So it looks like Puerto Rico has some fun weekend plans. After months of staggering under its $72 billion debt load, the island is expected to miss a bond payment due Saturday, which—despite what some government officials have claimed—means the island is probably heading for default. (We won’t know for sure whether it happens until Monday, according to Reuters, since the cash isn’t due until the next business day).

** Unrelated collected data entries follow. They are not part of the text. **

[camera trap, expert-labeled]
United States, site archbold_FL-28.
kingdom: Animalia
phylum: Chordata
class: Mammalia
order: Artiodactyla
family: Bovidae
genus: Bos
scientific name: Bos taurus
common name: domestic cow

Think of this as a gentle warmup for a much bigger confrontation over Puerto Rico’s debt that’s still to come. The government is set to skip a relatively small $58 million payment on a set of bonds largely owned by Puerto Rican credit union members, who—unlike the many hedge funds among the island’s creditors—aren’t especially likely to sue for their money. Even if they did, not much would come of it, since the debts in question are “moral obligation” bonds—so-called because issuers only have a moral (ha), but not legal, obligation to pay them back.
Still, as Bloomberg puts it, this is basically Puerto Rico’s “warning shot to investors that officials aren’t afraid to default.” The island says it simply doesn’t have the cash flow to cover its obligations (which may well be true), and is working on a debt-restructuring plan it should have done by Sept. 1. But by skipping this weekend’s payment, it’s signaling to creditors that they should really consider making a deal or risk getting stiffed. Whether the act of defaulting on a group of credit-union members who lack much in the way of legal recourse will intimidate some steely hedge funders remains to be seen.

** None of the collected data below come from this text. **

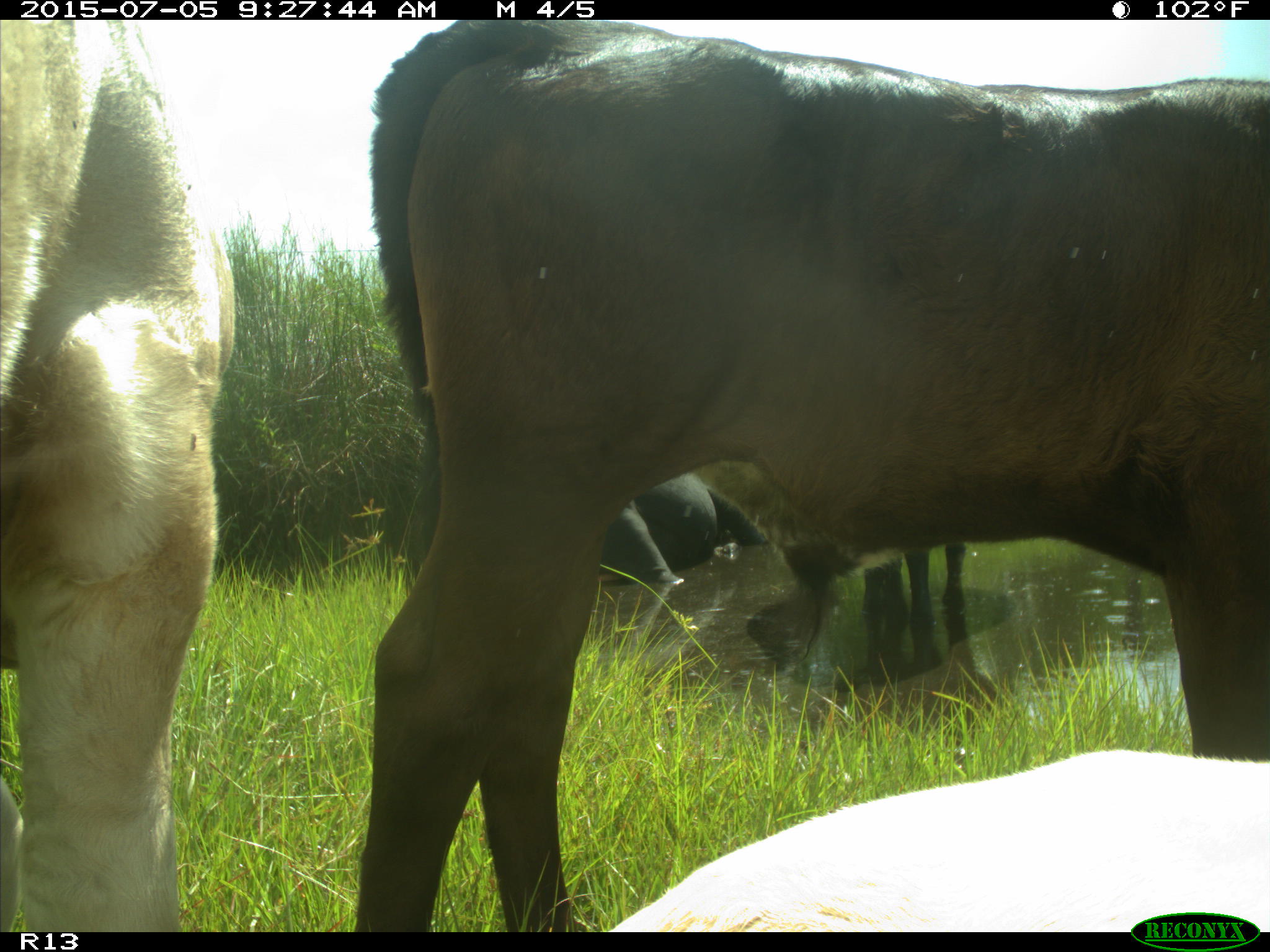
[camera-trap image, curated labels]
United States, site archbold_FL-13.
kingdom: Animalia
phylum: Chordata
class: Mammalia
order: Artiodactyla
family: Bovidae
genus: Bos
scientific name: Bos taurus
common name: domestic cow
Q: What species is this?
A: Bos taurus (domestic cow).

How’d we get to this point? To start, Puerto Rico has been in the midst of deep and painful economic slump since 2006, when Congress killed off a crucial tax break that encouraged manufacturing on the island. The problems were exacerbated by the financial crisis and global recession, which the island has never really recovered from. Unemployment currently stands at 12.4 percent, and the barren job market is helping to fuel a mass exodus of young people to the mainland, which, in turn, is further hampering Puerto Rico’s economy. Despite all of its very glaring problems, however, Puerto Rico had a fairly easy time borrowing to paper over budget deficits, because its bonds were exempt from federal, state, or local taxes, which made them popular among investors.
Now Puerto Rico’s debts have become unsustainable. Probably. A report commissioned by a group of bond holders suggested the territory could meet its payments by doing a better job of collecting taxes that it’s owed and cutting spending, especially on schools, since enrollment has plummeted in recent years (again, population decline is a killer). The government, obviously, feels quite differently. After all, as Greece has taught us, slashing government spending and services in order to pay off debt has a way of further beating down growth. The worse the economy gets, the more Puerto Ricans will likely leave the island, which will mean fewer tax revenues and even weaker potential for growth. Gov. García Padilla has called it a potential “death spiral.”

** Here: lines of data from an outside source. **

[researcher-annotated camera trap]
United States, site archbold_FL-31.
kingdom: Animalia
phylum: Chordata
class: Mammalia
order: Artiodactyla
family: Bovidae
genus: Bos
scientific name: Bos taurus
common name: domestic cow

Congress could possibly help here, but being Congress, it likely won’t. Just like U.S. states, Puerto Rico itself can’t file for bankruptcy. But unlike actual states, the territory’s cities and public corporations can’t file for it either. It would help if they could—roughly $20 billion of Puerto Rico’s public debts belong to agencies such as its electric utility and highway and transportation authority. Treasury Secretary Jack Lew recently called for a bill that would let those entities file for Chapter 9 protection, just like Detroit did, but some hedge funds, which are hoping to get paid back on their bonds in full, have lobbied hard against it, and Republicans in control of the House have been opposed.
So, assuming Congress stays logjammed as usual, Puerto Rico and its debtors will have to sort out a deal on their own or take their conflict to court—where, frankly, it’s hard to say exactly what would happen. For the time being, though, Puerto Rico is showing that it won’t just roll over. Or it’s trying to, anyway.